→ **Text for analysis**:
== Segment start ==

Skip to main content

Gemini Multimodal Understanding

Gemini models support understanding multiple modalities of content including images, video, and audio.
POST /v1beta/models/{model}:generateContent

Image Understanding

curl "https://crazyrouter.com/v1beta/models/gemini-2.5-flash:generateContent?key=YOUR_API_KEY" \
  -H "Content-Type: application/json" \
  -d '{
    "contents": [
      {
        "role": "user",
        "parts": [
          {"text": "Describe the content of this image in detail"},
          {
            "inlineData": {
              "mimeType": "image/jpeg",
              "data": "/9j/4AAQSkZJRgABAQAA..."
            }
          }
        ]
      }
    ]
  }'

Video Understanding

Send video via inline data or file URI:
curl "https://crazyrouter.com/v1beta/models/gemini-2.5-flash:generateContent?key=YOUR_API_KEY" \
  -H "Content-Type: application/json" \
  -d '{
    "contents": [
      {
        "role": "user",
        "parts": [
          {"text": "Describe the content of this video and list the key scenes"},
          {
            "inlineData": {
              "mimeType": "video/mp4",
              "data": "AAAAIGZ0eXBpc29t..."
            }
          }
        ]
      }
    ]
  }'

Audio Understanding

curl "https://crazyrouter.com/v1beta/models/gemini-2.5-flash:generateContent?key=YOUR_API_KEY" \
  -H "Content-Type: application/json" \
  -d '{
    "contents": [
      {
        "role": "user",
        "parts": [
          {"text": "Transcribe this audio and summarize the main points"},
          {
            "inlineData": {
              "mimeType": "audio/mp3",
              "data": "SUQzBAAAAAAAI1RTU0..."

== Segment end ==

→ **Exercise data**:
== Segment start ==

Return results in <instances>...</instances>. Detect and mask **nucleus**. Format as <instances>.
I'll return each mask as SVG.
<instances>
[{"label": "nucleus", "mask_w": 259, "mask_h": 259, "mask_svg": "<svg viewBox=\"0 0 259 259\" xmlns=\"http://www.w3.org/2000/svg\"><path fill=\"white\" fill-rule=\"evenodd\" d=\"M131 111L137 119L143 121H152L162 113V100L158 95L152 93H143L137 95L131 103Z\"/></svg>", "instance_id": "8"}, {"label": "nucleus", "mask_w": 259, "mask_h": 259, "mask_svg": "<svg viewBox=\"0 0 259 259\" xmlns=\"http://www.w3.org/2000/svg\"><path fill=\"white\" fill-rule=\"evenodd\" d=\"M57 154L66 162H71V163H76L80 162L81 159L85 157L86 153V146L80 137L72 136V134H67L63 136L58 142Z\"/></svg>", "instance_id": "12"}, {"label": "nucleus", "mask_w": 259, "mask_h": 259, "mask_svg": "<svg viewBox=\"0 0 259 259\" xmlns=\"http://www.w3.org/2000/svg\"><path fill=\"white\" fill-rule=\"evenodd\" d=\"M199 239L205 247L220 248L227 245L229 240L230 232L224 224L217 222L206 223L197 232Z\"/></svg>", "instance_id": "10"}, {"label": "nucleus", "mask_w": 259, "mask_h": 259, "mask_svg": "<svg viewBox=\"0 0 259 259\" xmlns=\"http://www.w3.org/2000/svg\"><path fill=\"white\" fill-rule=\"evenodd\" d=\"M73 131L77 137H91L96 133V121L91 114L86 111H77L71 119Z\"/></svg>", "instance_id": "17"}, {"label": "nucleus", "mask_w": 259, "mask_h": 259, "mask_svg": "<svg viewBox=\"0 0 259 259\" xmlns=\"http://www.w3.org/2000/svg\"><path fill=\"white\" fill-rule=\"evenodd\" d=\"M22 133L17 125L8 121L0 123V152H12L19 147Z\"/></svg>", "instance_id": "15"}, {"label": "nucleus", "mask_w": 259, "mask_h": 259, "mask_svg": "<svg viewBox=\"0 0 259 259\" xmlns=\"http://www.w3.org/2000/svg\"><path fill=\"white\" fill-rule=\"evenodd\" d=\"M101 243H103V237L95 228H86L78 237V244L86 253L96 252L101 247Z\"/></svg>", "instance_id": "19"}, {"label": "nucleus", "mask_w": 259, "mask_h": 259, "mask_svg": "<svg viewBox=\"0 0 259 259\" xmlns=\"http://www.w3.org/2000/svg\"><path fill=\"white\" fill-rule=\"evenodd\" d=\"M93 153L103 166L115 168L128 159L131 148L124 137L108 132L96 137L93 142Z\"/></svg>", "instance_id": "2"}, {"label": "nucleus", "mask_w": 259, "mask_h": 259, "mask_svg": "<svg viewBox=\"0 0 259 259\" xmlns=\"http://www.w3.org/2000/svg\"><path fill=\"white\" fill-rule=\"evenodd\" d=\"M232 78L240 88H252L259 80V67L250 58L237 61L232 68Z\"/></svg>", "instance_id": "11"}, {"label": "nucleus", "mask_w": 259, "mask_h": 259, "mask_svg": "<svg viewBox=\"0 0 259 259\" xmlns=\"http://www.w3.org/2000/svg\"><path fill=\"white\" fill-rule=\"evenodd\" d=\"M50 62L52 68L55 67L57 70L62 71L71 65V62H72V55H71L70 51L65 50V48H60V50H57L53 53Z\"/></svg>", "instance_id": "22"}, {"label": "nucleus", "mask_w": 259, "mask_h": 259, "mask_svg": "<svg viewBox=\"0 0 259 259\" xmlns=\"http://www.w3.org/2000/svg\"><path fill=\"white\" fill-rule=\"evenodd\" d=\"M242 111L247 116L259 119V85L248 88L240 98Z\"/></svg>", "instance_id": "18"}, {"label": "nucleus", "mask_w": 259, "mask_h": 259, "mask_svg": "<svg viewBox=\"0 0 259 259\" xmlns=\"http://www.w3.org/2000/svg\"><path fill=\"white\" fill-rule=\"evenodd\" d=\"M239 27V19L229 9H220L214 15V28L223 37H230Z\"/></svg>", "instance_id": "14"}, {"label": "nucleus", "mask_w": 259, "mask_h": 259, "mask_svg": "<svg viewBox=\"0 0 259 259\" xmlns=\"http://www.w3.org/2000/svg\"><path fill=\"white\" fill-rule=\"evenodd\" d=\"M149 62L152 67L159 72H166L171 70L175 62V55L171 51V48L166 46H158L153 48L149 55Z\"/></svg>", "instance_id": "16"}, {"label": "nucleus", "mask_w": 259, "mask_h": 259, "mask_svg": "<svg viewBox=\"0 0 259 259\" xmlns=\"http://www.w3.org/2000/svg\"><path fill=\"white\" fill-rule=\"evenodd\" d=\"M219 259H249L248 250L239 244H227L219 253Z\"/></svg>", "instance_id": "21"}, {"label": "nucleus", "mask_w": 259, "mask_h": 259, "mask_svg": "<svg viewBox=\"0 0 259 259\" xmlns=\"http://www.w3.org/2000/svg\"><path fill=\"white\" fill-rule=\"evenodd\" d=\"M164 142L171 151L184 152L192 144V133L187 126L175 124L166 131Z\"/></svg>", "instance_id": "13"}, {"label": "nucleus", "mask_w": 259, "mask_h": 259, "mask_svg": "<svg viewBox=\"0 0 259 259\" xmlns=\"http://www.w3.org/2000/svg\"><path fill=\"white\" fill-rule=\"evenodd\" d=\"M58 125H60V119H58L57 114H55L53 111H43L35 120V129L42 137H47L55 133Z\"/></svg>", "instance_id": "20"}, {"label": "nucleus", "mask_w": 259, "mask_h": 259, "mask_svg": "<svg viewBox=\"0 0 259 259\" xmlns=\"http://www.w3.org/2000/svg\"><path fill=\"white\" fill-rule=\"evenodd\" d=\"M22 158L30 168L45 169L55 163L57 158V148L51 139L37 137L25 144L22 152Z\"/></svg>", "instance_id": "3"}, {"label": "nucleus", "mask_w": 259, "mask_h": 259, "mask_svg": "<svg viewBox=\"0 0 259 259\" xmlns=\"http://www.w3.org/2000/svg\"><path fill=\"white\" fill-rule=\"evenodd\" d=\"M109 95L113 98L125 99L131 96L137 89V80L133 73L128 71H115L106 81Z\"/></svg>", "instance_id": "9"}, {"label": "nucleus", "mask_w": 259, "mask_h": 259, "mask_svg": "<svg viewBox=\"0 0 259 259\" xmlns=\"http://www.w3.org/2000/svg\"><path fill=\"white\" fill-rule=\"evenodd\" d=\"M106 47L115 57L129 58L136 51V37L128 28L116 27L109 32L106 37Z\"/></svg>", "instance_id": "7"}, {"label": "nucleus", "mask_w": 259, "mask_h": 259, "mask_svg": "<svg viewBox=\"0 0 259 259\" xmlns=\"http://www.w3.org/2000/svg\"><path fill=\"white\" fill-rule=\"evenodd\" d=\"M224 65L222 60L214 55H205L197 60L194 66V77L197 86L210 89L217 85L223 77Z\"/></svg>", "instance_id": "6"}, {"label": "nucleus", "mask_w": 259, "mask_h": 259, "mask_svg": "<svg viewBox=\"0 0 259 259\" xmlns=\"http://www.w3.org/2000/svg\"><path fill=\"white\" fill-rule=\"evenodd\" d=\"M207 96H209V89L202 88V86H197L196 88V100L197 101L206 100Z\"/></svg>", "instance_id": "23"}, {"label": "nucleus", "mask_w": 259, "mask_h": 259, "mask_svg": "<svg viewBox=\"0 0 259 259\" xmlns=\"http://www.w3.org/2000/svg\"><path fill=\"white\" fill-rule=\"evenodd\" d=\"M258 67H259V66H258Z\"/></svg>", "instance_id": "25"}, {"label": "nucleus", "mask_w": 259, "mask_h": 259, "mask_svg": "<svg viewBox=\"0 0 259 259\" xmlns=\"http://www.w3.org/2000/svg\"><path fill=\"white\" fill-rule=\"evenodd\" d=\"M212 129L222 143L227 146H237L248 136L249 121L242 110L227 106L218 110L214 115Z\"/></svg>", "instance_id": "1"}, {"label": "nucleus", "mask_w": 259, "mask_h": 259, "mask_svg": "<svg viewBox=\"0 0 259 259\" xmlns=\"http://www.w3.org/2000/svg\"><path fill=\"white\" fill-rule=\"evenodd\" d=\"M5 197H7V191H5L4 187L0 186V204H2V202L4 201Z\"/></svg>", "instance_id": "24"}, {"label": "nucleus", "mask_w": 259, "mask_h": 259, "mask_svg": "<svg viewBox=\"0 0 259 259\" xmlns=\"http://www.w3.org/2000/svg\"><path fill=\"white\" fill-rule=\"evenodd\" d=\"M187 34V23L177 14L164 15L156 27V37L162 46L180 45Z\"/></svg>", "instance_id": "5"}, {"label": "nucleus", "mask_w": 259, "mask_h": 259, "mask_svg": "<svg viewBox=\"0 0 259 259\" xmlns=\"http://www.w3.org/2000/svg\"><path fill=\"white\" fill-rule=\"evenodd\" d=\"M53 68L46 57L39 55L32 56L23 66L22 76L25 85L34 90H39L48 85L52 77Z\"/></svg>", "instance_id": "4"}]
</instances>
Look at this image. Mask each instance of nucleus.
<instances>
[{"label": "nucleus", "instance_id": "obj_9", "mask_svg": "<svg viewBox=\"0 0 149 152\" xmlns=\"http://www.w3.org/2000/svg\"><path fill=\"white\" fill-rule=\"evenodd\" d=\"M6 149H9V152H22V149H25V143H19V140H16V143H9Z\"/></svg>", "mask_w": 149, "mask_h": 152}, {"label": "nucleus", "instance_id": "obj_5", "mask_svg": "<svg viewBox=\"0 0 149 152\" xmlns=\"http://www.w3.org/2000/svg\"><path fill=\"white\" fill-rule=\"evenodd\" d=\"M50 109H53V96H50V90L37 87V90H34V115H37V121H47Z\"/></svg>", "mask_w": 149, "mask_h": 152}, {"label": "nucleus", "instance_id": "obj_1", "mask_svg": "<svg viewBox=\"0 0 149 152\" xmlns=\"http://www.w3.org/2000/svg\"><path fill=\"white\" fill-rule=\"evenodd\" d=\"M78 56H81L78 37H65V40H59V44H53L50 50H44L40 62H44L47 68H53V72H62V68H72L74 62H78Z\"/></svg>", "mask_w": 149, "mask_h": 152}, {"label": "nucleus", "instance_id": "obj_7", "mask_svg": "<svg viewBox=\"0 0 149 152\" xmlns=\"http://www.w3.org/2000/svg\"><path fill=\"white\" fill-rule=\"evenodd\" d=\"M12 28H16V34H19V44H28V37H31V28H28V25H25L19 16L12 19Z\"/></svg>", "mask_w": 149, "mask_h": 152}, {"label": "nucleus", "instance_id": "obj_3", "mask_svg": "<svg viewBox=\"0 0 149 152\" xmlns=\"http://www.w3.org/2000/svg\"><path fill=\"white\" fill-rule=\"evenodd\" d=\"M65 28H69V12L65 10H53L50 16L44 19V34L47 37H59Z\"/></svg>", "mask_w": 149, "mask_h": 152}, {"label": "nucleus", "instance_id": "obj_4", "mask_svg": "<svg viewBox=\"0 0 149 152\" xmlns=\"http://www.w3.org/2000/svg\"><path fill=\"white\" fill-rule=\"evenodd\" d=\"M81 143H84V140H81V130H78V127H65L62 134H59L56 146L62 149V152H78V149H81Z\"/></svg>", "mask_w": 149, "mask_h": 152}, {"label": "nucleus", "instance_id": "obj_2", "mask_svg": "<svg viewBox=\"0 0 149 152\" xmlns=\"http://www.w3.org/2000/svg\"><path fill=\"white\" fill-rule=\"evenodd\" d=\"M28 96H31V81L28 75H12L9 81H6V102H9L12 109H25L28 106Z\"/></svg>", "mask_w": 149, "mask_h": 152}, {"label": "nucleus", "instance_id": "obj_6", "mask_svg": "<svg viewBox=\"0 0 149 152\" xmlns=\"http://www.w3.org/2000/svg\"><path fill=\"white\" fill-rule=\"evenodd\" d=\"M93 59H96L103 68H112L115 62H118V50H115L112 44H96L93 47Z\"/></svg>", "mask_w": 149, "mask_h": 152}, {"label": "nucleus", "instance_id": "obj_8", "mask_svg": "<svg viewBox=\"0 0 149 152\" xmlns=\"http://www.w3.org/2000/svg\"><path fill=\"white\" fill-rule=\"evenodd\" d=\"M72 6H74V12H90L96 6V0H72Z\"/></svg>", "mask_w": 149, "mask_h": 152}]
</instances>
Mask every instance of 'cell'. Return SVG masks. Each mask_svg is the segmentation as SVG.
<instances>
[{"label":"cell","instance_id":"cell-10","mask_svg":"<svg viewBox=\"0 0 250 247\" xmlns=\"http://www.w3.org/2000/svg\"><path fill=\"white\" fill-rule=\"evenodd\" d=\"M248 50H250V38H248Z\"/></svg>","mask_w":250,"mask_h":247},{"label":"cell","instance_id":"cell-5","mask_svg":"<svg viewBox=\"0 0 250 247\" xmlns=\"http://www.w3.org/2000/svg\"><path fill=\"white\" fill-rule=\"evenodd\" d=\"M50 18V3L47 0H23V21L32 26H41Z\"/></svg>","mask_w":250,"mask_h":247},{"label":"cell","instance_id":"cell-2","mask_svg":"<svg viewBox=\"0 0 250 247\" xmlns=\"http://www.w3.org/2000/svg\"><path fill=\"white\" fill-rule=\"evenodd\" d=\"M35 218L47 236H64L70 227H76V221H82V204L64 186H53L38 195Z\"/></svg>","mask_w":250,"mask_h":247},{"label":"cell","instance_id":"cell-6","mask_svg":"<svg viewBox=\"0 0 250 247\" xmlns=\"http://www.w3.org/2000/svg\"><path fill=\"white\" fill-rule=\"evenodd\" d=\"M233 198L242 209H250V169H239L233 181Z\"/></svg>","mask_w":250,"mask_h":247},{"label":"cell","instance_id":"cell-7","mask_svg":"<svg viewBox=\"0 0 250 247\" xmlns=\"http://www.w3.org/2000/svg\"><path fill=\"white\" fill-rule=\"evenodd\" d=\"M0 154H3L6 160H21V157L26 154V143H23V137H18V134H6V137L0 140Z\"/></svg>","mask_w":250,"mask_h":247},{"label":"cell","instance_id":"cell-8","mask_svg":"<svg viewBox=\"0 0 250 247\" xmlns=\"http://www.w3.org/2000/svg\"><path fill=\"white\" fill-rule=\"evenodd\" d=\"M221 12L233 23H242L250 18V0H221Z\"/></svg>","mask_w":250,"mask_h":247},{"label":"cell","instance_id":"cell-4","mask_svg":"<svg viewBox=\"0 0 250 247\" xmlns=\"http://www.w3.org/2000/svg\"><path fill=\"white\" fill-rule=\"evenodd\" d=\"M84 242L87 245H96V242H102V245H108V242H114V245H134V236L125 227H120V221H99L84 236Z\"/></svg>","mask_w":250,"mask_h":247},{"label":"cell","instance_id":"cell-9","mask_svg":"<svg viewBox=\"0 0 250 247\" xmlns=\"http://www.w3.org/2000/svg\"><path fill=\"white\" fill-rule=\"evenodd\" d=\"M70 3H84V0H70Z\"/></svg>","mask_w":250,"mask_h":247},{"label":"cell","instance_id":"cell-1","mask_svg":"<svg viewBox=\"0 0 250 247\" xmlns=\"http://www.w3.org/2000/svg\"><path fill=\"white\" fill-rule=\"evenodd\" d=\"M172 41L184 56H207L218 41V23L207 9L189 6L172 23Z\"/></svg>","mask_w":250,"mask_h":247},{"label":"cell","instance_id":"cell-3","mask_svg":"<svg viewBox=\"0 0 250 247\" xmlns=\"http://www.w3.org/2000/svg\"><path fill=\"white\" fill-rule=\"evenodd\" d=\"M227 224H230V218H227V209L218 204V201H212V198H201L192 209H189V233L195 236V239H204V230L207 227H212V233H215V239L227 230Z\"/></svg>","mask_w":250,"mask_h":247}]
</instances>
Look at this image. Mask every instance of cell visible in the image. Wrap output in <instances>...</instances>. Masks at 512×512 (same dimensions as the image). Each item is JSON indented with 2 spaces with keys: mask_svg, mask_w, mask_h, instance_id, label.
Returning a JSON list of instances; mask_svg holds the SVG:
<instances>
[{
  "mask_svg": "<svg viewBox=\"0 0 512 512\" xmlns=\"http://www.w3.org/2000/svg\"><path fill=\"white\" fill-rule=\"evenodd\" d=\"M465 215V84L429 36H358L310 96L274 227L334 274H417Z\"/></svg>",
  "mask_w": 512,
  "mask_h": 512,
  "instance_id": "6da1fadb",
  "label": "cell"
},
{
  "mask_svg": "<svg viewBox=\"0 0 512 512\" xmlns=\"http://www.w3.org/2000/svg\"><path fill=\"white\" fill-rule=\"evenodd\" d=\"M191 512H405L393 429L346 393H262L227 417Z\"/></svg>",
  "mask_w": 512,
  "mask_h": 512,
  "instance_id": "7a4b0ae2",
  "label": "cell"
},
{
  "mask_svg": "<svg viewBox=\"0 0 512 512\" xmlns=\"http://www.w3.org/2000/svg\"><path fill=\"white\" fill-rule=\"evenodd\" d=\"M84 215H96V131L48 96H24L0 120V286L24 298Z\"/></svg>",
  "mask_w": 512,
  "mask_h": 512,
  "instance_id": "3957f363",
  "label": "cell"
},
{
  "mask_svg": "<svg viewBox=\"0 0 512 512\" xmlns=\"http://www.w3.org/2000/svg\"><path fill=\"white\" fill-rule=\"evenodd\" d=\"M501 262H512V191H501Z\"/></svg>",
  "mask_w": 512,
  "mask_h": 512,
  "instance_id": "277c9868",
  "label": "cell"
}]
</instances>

== Segment end ==

→ **Goal of the exercise**:
Answer these from the Gemini multimodal page:
1. What model name appears in the request URLs?
2. What two ways of sending video does the page give?
3. What mimeType does the image example use?

→ **Answer to this exercise**:
1. gemini-2.5-flash
2. Inline data or file URI
3. image/jpeg